■ Directions for this task
Convert the lines into a JSON list of strings, one string per line with blank lines omitted, starting at the line that contains "What is the span" and continuing through the final line of the text, both included.

==== Dataset rows

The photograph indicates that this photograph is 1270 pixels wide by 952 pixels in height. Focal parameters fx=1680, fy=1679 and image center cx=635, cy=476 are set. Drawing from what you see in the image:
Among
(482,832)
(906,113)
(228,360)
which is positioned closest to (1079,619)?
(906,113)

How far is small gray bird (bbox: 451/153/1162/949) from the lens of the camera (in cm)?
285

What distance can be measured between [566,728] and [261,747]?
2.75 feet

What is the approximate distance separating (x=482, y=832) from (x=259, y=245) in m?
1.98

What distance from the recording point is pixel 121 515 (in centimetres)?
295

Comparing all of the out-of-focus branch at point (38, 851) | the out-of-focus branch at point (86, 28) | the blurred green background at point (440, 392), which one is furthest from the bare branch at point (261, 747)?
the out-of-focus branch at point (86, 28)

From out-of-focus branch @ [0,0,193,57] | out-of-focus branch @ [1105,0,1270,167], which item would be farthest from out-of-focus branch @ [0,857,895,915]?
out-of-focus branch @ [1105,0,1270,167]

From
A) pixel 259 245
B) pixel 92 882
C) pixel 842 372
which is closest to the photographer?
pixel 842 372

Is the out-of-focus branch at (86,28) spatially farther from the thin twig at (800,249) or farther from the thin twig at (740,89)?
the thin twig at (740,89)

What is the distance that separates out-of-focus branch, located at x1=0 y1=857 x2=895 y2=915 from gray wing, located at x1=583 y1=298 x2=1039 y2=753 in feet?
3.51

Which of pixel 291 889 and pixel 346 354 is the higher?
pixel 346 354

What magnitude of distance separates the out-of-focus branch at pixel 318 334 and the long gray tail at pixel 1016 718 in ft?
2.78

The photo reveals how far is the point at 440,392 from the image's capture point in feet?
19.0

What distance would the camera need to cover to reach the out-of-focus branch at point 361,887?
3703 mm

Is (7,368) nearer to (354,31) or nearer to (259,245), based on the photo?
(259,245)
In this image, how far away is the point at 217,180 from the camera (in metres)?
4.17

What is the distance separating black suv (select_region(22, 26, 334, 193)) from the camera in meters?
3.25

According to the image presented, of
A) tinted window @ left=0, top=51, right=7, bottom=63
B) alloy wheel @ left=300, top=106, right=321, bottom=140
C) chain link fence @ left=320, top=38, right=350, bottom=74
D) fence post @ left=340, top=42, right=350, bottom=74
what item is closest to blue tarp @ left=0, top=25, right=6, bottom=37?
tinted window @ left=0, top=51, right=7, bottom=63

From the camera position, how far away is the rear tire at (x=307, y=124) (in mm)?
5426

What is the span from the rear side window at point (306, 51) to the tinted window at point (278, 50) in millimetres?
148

========

■ Written answer
[
  "What is the span from the rear side window at point (306, 51) to the tinted window at point (278, 50) in millimetres?",
  "148"
]